* **Challenge**: Extract every line of the records below word for word, leaving nothing out and changing nothing.

(Spatial question entries)
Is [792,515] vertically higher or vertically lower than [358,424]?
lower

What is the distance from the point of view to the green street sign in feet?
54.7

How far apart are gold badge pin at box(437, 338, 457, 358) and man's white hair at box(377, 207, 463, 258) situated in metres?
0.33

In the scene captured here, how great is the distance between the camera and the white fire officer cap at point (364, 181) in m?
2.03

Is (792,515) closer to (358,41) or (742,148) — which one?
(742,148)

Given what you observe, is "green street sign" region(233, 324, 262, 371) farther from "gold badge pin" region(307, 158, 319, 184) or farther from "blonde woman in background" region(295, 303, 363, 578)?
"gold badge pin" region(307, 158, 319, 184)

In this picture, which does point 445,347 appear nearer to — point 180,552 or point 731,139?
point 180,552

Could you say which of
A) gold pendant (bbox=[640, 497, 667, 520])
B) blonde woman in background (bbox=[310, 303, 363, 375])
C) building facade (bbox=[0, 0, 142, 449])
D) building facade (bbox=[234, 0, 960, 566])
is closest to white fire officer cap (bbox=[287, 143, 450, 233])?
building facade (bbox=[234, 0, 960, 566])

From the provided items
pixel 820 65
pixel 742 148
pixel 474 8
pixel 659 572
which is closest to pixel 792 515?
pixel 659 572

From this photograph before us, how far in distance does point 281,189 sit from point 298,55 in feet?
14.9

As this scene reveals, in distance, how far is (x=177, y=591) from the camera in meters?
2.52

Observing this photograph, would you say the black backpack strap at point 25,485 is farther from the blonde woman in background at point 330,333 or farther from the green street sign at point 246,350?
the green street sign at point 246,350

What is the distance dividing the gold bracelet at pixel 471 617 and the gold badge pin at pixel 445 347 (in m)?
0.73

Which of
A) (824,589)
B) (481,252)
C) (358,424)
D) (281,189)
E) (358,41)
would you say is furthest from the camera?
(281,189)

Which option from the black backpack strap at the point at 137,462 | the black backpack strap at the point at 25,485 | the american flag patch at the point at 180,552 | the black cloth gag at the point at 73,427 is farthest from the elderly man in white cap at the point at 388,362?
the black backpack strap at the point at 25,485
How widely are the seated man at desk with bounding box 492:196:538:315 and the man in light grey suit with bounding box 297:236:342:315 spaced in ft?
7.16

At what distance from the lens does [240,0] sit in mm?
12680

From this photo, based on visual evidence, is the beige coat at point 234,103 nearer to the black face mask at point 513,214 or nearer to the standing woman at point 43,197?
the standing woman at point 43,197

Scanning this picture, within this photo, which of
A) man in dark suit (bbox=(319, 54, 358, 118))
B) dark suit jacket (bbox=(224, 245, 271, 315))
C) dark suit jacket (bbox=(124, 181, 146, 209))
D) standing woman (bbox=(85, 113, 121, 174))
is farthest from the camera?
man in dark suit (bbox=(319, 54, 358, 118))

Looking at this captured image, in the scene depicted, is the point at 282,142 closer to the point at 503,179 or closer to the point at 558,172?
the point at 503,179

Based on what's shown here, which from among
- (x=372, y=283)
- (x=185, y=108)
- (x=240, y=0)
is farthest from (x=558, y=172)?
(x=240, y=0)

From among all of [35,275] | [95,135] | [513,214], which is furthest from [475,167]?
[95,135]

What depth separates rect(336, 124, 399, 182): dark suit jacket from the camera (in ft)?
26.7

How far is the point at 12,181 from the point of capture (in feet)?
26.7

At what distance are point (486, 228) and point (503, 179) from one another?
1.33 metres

* **Worked answer**:
Is [792,515] vertically higher or vertically lower than [358,424]?
lower

What is the distance from the point of view to the green street sign in feet?
54.7

How far apart are gold badge pin at box(437, 338, 457, 358) and man's white hair at box(377, 207, 463, 258) situated in metres?
0.33

In the scene captured here, how great is the distance between the camera and the white fire officer cap at point (364, 181) in m?
2.03

Is (792,515) closer to (358,41) or (742,148) — which one?
(742,148)

Given what you observe, is "green street sign" region(233, 324, 262, 371) farther from "gold badge pin" region(307, 158, 319, 184) or farther from "blonde woman in background" region(295, 303, 363, 578)?
"gold badge pin" region(307, 158, 319, 184)

In this picture, which does point 445,347 appear nearer to — point 180,552 or point 731,139?
point 180,552

Could you say which of
A) gold pendant (bbox=[640, 497, 667, 520])
B) blonde woman in background (bbox=[310, 303, 363, 375])
C) building facade (bbox=[0, 0, 142, 449])
D) building facade (bbox=[234, 0, 960, 566])
is closest to white fire officer cap (bbox=[287, 143, 450, 233])?
building facade (bbox=[234, 0, 960, 566])

From the provided items
pixel 820 65
pixel 742 148
pixel 474 8
pixel 659 572
which is closest to pixel 792 515?
pixel 659 572

From this photograph before us, how far in distance does point 281,189 sit from point 298,55 in feet?
14.9

As this scene reveals, in distance, how far is (x=177, y=591) from the camera in meters?
2.52

Observing this photograph, would you say the black backpack strap at point 25,485 is farther from the blonde woman in background at point 330,333 or farther from the green street sign at point 246,350?
the green street sign at point 246,350

What is the distance dividing the gold bracelet at pixel 471 617 and the gold badge pin at pixel 445 347 (in m)?
0.73

Which of
A) (824,589)
B) (481,252)
C) (358,424)
D) (281,189)
E) (358,41)
would you say is furthest from the camera?
(281,189)

Which option from the black backpack strap at the point at 137,462 | the black backpack strap at the point at 25,485 | the american flag patch at the point at 180,552 | the black cloth gag at the point at 73,427 is farthest from the elderly man in white cap at the point at 388,362?
the black backpack strap at the point at 25,485
How widely are the seated man at desk with bounding box 492:196:538:315 and the man in light grey suit with bounding box 297:236:342:315 spaced in ft?
7.16

At what distance from the lens does [240,0] sit in mm?
12680

From this photo, based on visual evidence, is the beige coat at point 234,103 nearer to the black face mask at point 513,214 or nearer to the standing woman at point 43,197?
the standing woman at point 43,197

Scanning this picture, within this photo, which of
A) man in dark suit (bbox=(319, 54, 358, 118))
B) dark suit jacket (bbox=(224, 245, 271, 315))
C) dark suit jacket (bbox=(124, 181, 146, 209))
D) standing woman (bbox=(85, 113, 121, 174))
is farthest from the camera?
man in dark suit (bbox=(319, 54, 358, 118))

Looking at this captured image, in the scene depicted, is the point at 282,142 closer to the point at 503,179 or closer to the point at 558,172?
the point at 503,179

Based on what's shown here, which from among
- (x=372, y=283)
- (x=185, y=108)
- (x=240, y=0)
is farthest from (x=558, y=172)?
(x=240, y=0)

From among all of [35,275] | [95,135] | [513,214], which is furthest from [475,167]?
[95,135]

What depth separates rect(336, 124, 399, 182): dark suit jacket from the camera (in ft)?
26.7

How far is the point at 12,181 from the point of capture (in feet)?
26.7

At what distance are point (486, 228) and point (503, 179) from one another?
1.33 metres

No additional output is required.